И впрямь все люди — люди. Это была еще одна исповедь еврея в самом кратком изложении.
— Для тебя, отец, наверно, был вопрос чести — чтобы твои дети имели во глубине сибирских руд то же, что в Москве. А для меня это был вечный позор — и пальто, и пианино, и дом… Для вас дом итээровский, а для заводских пацанов лягашский. Они все время проламывали забор и забирались в наш двор — “кухвайки” без пуговиц, кепочки на нос, челки из-под кепочек, кирзовые сапоги подвернуты, брезентовые ушки болтаются, у каждого за голенищем финка… Но я уже понимал, что унижение хуже смерти, я кидался на них после первой же провокации. Они щелкнут по носу, натянут кепку на нос, поддадут коленкой и ждут — надоело мне уже от них получать или еще хочу? Но я каждый раз начинал их молотить руками и ногами, а они иногда хохотали и разбегались: ребя, псих, псих — а иногда и “вламывали тыри”, нос расквашивали, губы разбивали…
— Мишка, ну ты что, большое дело — нос расквасили, — ласково, словно больного, перебил его брат-живописец. — Мне сколько раз расквашивали, и я расквашивал — и что, ненавидеть всех за это?
Он любовно потрогал горбинку на своем еврейском рубильнике.
— Тебе нос расквашивали, а мне душу, — с ненавистью произнес Михаил, обращаясь к дубовой крышке. — Я видел, что для тебя драка — приключение, а я каждый раз шел на смерть. Временами я и тебя ненавидел за то, что для тебя онинормальные пацаны…
— Так если они нормальные?..
— Что, и Бугай нормальный?
— И Бугай нормальный. Мы с ним даже про “Остров сокровищ” спорили. Мне Сильвер нравился, а Бугай говорил, что он сволочь.

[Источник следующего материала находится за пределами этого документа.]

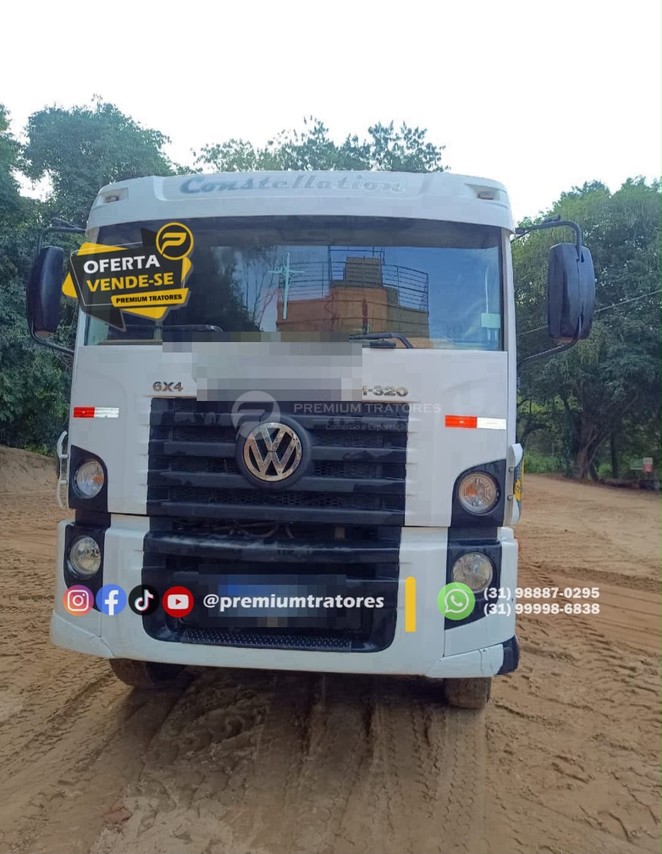 Volkswagen VW 31320 - 11/11 4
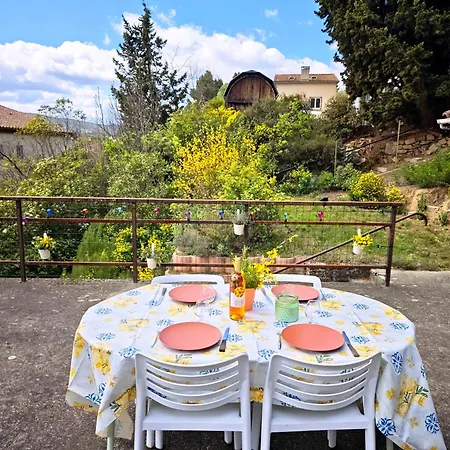 Feriehus Chez Lilou Et Papoum - Terrasse, Vue & Parking Limoux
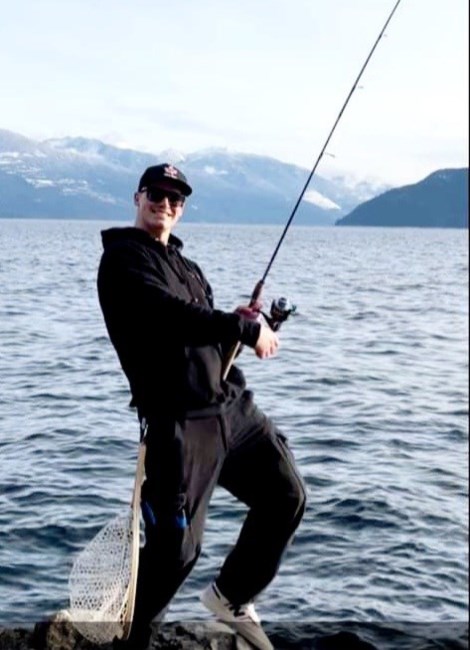 Obituary of Jesse Alan Parsons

Меня они называли Оцеола. Когда мы начинали рубиться на штакетниках… — попытался пуститься в приятные воспоминания Генка, но брат оборвал его внезапно осипшим голосом, в котором даже не знаю, чего было больше — ненависти или горечи.

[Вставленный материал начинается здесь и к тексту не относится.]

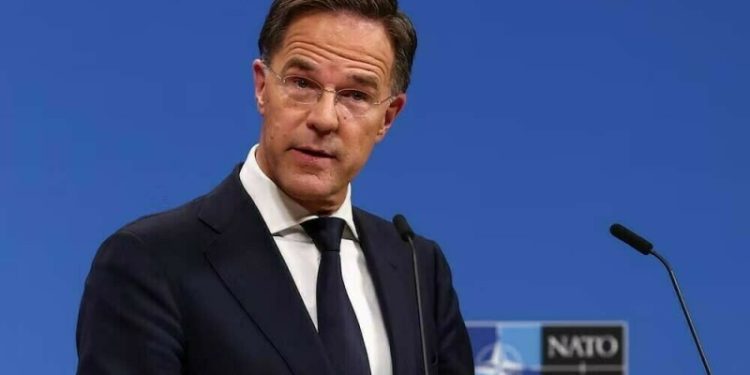 NATO chief to urge 400-percent rise in alliance’s air defence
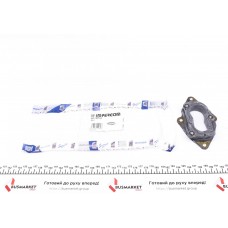 Подушка карбюратора VW/Audi 1.6/1.8 -92 (знято з постачання)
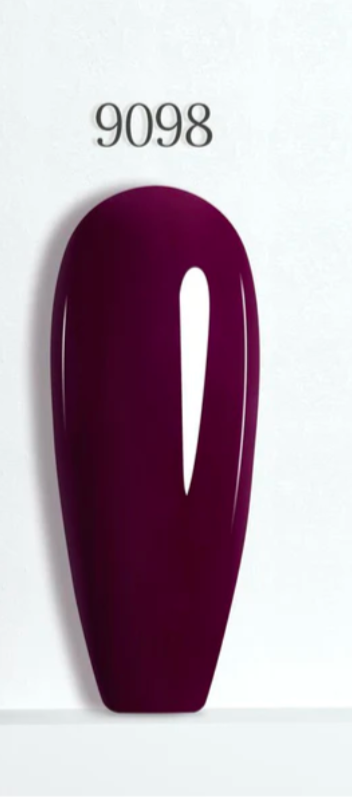Rouge Intense – Carré Court | Prêt-à-Porter | La Plume de Stella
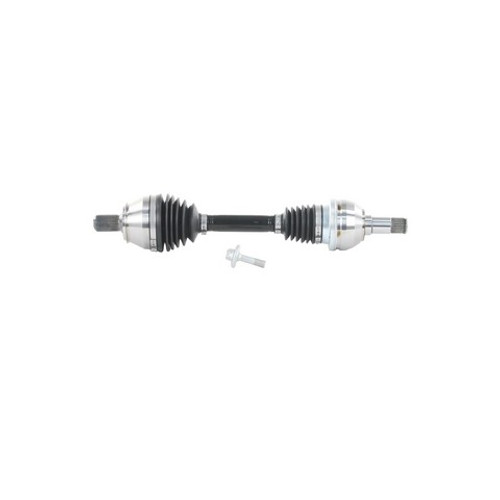 TrakMotive CV Axle Shaft P/N:MB-86004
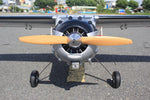 Cessna 195, 90" 35-50cc, USAF ARF Kit, Seagull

— Ну а я всю жизнь больше ненавидел даже не самих сволочей, а тех, кто их считает нормальными. Не тех, кто напоминал мне, что я еврей, человек второго сорта, а тех, кто утешал: не обращай внимания, старик, это просто мелкое хамство…
— Но у всех же были какие-то кликухи, — еще шире распахнул шоколадные глазищи растрепанный Иезекииль. — Тебя дразнят евреем, Жорку — косым, Витьку — губатым, Кольку — лупатым — какая разница? Они тебя дразнят, а ты их дразни.
— И мы с тобой дети одного отца… — как бы сам себе не веря, безнадежно поделился Михаил с дубовой доской. — И губатым, и косым, и хромым, и лупатым, и гунявым все равно есть место среди всех. Они все равно свои. А я чужой, я один…
— “Оторванный от общего бессмертия”, — попытался вставить я, но снова сумел издать лишь слабое сипение.
— Ну и какой у нас может быть общий корабль, — горестно вскинулся Михаил, — если вы все вместе, а я один против всех?..
И стеариновые черты Льва Семеновича, подобно воску перед лицом огня, начали смягчаться, оживать, в них выразилось страдание, и наконец он проговорил дребезжащим старческим тенорком, больше похожим на стенание:
— Мишенька, милый, прости… Я ничего этого не знал… Я был слишком занят своей работой…
Отец и сын смотрели друг на друга, словно не решаясь узнать после долгой разлуки, и я вдруг увидел, что в профиль они необыкновенно схожи. Только сквозь кожу иссохшего носа великого технолога проступали хрящи, да еще крылья его были выедены временем, придав кроткому облику засекреченного членкора совершенно не идущую ему легкую ястребиность. Еще мгновение — и они бросились бы друг другу в объятия, но высокая минута была оборвана бодрым голосом Иван Иваныча:
— Встреча на Эльбе состоялась. А почему все-таки, Лев Семенович, вы не остались в Германии? Там ведь вам чуть ли не почетное гражданство предлагали?